As mentioned above, peptides and proteins are comprised of links of amino acids. Some smaller proteins will exist as a somewhat straight chain of amino acids; however, most proteins will exist in a complex ­three-dimensional design (see Protein 3D). Links of amino acids will contort themselves based upon the specific sequencing of the amino acids. How links of amino acids contort depends on the interaction between the side groups “R” group on the different amino acids. For instance, some amino acids are attracted to other amino acids in the chain while others are repulsed. This is due to either opposing or similar charges. An analogy would be children holding hands to form a chain. As you can imagine, within a short period of time the chain would bend in a manner specific to the children. Some children would want to be closer (or further away) from others. As amino acid chain bends, twists, and warps about three dimensionally, some amino acids will form bonds with other amino acids. This helps stabilize the three-dimensional design. It will be the final structure that determines the functional properties of a protein. It is interesting that many proteins are actually all globbed up, somewhat like crumpled paper or loosely packed yarn. In fact, the names of some proteins, such as hemoglobin and immunoglobin, reflect their globbed (globular) nature. On the contrary, many proteins have more of a filament design, meaning that they are much longer than they are wide. Many of these proteins are like stretched out coils. This is the case with collagen. In fact, numerous collagen proteins come together, side by side, to form a ropelike fibrous super-protein. Further still, it is possible for a protein to demonstrate both globular and filament attributes as is the case with muscle proteins actin and myosin.

 

What role do proteins play in the human body?
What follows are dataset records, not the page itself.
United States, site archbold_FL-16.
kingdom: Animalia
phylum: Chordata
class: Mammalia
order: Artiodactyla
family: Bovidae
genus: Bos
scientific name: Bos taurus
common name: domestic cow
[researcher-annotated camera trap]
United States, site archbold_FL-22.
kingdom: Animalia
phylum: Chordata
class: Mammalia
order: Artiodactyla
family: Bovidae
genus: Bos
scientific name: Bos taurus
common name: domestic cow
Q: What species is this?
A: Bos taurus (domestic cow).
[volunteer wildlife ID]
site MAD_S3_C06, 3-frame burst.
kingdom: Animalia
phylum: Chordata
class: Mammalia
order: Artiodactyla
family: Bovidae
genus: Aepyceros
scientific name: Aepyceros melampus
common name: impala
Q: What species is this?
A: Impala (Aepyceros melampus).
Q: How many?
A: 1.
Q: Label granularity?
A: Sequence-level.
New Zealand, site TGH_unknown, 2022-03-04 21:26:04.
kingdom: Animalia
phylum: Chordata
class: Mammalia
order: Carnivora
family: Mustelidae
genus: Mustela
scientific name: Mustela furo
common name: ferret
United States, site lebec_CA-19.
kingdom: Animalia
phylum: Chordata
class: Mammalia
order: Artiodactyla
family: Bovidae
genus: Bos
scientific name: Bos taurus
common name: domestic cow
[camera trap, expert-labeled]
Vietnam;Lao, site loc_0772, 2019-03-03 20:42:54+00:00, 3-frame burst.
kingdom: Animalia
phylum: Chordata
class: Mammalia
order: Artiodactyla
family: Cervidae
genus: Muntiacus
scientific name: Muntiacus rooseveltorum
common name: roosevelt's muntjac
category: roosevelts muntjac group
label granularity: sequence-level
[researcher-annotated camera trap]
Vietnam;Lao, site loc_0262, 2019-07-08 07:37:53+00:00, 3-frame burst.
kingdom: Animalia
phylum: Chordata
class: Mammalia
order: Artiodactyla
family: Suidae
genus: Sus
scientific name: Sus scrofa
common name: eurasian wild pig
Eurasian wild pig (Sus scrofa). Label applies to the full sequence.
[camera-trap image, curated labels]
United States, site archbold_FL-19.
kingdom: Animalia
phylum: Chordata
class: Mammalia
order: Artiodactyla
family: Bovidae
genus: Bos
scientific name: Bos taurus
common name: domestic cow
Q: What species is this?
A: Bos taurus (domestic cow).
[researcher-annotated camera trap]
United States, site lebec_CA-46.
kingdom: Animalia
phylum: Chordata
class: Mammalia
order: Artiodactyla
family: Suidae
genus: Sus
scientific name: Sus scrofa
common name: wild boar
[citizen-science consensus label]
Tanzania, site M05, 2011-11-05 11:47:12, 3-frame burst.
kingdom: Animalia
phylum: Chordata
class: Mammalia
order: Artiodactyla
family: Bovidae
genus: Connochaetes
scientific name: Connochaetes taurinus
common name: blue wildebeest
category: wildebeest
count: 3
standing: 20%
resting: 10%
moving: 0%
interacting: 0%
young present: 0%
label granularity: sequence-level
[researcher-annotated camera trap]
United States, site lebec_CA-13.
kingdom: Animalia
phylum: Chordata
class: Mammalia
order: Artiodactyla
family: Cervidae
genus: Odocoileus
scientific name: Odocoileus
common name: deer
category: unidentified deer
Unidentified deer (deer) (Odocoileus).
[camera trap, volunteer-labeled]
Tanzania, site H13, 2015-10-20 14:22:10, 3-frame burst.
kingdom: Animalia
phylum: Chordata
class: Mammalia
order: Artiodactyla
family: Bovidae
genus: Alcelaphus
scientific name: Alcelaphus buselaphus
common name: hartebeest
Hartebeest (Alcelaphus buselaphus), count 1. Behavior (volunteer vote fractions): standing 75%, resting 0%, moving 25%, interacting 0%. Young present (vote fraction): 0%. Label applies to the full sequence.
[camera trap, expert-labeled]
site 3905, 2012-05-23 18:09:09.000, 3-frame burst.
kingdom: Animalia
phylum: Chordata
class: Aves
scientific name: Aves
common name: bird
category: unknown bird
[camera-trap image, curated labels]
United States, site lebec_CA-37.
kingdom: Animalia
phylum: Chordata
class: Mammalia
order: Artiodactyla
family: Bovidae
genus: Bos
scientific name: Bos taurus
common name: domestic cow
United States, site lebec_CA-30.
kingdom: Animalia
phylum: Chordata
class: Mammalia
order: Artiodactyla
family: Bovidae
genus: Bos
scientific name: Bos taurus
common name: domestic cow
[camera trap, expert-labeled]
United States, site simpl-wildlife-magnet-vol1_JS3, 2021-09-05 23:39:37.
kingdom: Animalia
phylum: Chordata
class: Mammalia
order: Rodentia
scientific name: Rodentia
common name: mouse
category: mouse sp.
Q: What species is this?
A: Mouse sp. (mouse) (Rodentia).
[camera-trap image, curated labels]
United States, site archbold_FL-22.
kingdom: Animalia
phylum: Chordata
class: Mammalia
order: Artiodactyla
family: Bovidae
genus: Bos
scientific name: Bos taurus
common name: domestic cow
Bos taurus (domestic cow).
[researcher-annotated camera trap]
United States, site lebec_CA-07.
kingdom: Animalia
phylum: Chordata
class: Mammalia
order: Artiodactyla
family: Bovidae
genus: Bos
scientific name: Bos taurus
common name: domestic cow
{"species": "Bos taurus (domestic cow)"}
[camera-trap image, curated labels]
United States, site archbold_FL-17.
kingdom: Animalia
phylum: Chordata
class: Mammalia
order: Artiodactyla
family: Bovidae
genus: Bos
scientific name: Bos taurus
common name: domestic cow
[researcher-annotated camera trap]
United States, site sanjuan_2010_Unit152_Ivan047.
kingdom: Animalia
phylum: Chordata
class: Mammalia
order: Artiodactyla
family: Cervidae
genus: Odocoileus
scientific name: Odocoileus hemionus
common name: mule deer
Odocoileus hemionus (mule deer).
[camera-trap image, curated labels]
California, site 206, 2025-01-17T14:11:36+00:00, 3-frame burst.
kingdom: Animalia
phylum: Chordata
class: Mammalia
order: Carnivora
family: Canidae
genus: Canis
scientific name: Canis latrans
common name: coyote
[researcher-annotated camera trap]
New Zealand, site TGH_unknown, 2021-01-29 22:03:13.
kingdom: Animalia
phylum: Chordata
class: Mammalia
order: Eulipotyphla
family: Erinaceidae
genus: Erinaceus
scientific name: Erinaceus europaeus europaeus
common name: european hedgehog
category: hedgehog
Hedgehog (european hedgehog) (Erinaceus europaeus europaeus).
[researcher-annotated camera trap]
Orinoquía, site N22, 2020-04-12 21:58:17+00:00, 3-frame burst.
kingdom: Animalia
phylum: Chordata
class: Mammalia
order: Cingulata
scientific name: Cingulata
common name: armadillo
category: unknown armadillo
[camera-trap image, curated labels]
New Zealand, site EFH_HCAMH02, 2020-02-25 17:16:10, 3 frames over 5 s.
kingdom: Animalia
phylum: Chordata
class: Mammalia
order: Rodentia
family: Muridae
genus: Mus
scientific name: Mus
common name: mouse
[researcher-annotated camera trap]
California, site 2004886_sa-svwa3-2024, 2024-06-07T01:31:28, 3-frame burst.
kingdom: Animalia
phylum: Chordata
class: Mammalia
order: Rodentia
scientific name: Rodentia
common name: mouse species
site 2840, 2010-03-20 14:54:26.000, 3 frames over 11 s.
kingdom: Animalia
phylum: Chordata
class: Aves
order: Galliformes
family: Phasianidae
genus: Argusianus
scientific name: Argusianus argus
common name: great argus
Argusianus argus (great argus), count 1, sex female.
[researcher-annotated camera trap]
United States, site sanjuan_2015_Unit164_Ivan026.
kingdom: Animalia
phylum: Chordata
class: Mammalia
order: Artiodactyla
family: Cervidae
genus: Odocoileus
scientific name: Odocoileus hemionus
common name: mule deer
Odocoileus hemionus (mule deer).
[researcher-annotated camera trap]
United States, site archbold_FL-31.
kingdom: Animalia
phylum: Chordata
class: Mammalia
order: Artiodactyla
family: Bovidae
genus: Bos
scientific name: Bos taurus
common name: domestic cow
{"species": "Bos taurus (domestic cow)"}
Much of structure and function of our body is based on proteins. Thus, protein and individual amino acids must function in our body in a number of ways. For instance, proteins can function as: enzymes (regulate chemical reactions),structural proteins (yield form to cells and tissue),contractile proteins (provide basis for muscle contraction),antibodies (help protect us from foreign entities),transport proteins (help transport substances in our blood),protein hormones (i.e., insulin, glucagon, and growth hormone),clotting factors (allow our blood to clot to stop a hemorrhage), andreceptors (allow hormones and neurotransmitters to function). Individual amino acids can be used to make certain hormones and neurotransmitters such as epinephrine, serotonin, norepinephrine, and thyroid hormone. In fact, most neurotransmitters are derived from amino acids. Amino acids are also used to make other important substances such as creatine, choline, carnitine, nucleic acids, and the vitamin niacin. Last, amino acids can be used by some tissue as an energy source or can be converted to glucose or fat depending upon our current nutritional/metabolic state (i.e., fasting, fed, exercise).